Genetic mutations have rendered these strains protected against rifampicin, a widely used drug for a plethora of bacterial infections. Unexpectedly, said mutations have also given them a reduced susceptibility to teicoplanin and vancomycin, two very different types of antibiotic that are thought of as being a last line of defense against such infections.
The researchers don’t beat around the bush with their assessment of the strains’ rapid ascendances. They explain that the frequent deployment of rifampicin-treated equipment in hospitals – particularly invasive devices – has possibly driven the evolution of these microbes.
“Once trivialized as a contaminant,” it is, according to the authors, now leaning towards “potentially incurable infections.”
At present, it is unclear if or how such strains may be proliferating outside hospital environments. What is certain, however, is that something must be done immediately to stop its spread within hospitals, particularly in intensive care units.
“We know what we’re currently doing is just leading to more resistance,” senior author Prof. Ben Howden, a clinician and the director of the Microbiological Diagnostic Unit Public Health Laboratory at the Doherty Institute, said in a statement. “So, we urgently need to think about what we should be recommending instead.”
It’s obvious that, perhaps until now, S. epidermis was not a high priority for various health agencies.
On the US Centers for Disease Control and Prevention’s (CDC) website, they list the so-called superbugs that most concern them. MRSA is listed under the second-highest category of “serious threats,” while vancomycin-resistant S. aureus is listed in the lowest (but still noteworthy) category of “concerning threats.”
Notably absent is S. epidermis. It’s not on the World Health Organization’s (WHO) drug resistance site either. Its invasion by stealth, then, has come as a rather unpleasant surprise.

**Source information:**

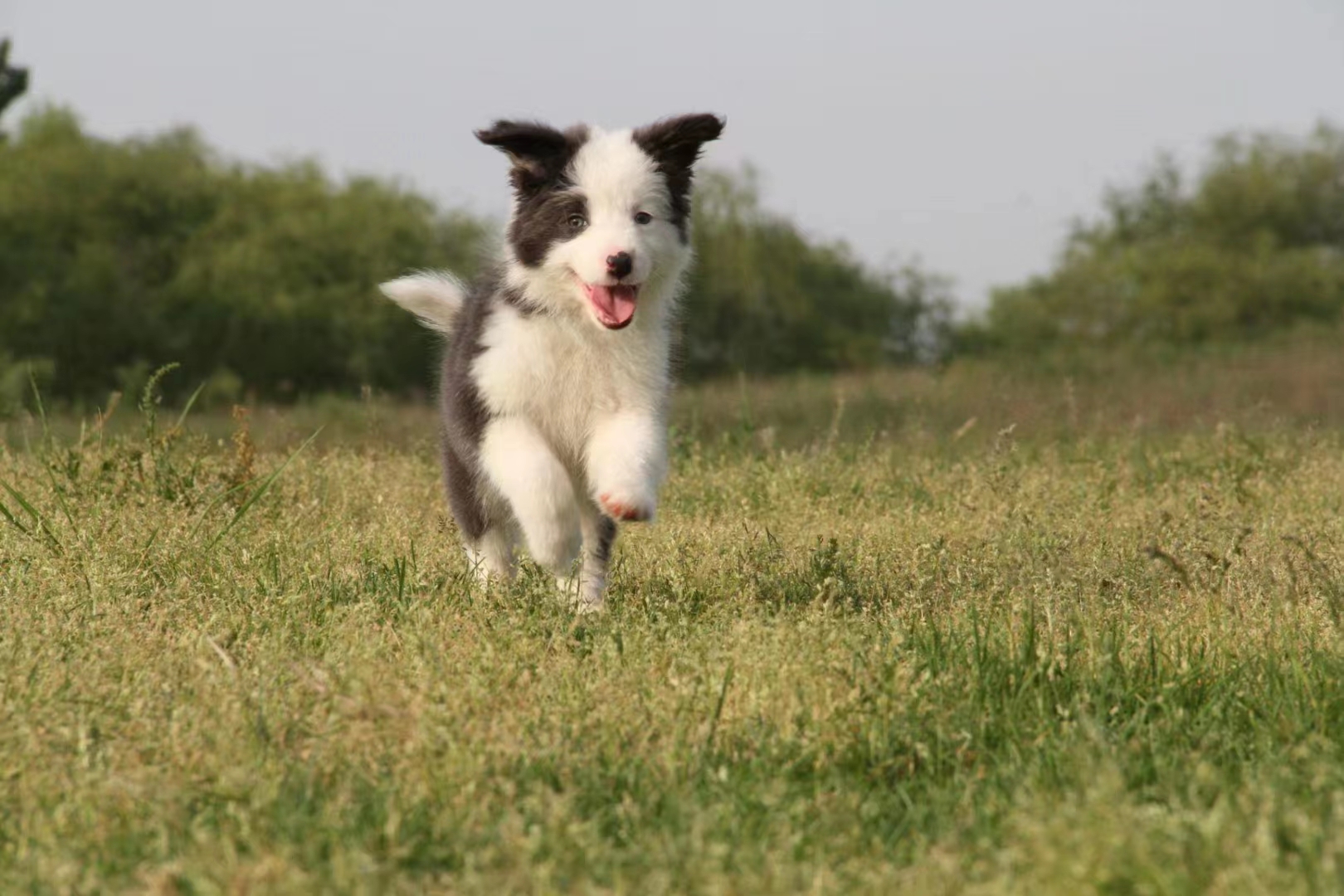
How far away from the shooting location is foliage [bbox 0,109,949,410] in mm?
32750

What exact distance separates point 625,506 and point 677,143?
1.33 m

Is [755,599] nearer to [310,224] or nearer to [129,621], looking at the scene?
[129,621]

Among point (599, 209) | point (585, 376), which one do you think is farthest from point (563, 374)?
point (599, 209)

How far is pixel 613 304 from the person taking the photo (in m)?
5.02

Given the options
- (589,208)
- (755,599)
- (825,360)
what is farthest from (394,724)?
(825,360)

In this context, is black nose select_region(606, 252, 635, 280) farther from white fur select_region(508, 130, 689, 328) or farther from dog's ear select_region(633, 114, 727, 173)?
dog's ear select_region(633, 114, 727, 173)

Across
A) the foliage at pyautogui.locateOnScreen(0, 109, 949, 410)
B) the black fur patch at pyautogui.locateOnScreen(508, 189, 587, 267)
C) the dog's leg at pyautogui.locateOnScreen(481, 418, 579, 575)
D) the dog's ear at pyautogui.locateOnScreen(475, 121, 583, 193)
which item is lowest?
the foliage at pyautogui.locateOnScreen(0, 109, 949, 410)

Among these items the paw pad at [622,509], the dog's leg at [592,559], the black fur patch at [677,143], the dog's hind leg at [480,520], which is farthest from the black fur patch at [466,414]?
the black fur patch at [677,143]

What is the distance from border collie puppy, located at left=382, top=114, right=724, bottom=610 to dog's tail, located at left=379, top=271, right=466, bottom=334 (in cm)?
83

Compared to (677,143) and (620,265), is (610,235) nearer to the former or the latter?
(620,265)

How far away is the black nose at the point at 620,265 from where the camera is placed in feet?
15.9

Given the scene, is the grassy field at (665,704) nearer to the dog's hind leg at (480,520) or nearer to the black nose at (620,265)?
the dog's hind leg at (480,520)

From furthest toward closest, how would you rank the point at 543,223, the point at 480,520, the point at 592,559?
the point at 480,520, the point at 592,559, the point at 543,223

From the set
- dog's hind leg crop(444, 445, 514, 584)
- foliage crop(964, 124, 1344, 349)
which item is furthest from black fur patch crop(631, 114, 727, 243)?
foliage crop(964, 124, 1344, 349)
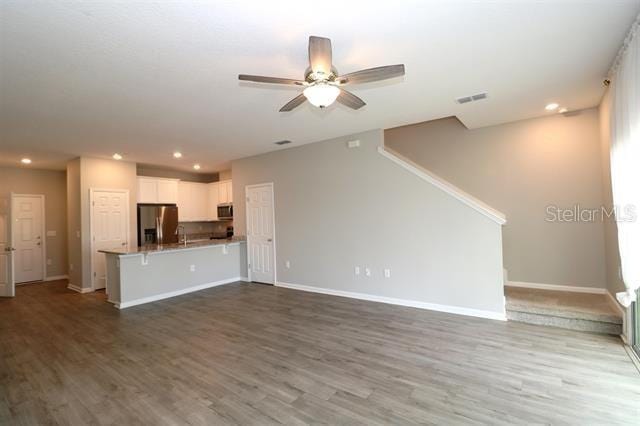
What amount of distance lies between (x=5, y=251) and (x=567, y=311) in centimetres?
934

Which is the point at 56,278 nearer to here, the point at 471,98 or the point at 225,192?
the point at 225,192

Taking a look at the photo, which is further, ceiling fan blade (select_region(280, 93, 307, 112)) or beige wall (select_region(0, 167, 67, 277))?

**Exercises:**
[A] In the passage on drug-resistant bacterial strains, what do the researchers think has possibly driven the evolution of these microbes? Answer in one to three sentences.
[B] According to the passage on drug-resistant bacterial strains, which two antibiotics do the mutations make the strains less susceptible to?

**Per-task answers:**
[A] The researchers think the frequent use of rifampicin-treated equipment in hospitals, particularly invasive devices, has possibly driven the evolution of these strains.

[B] Teicoplanin and vancomycin.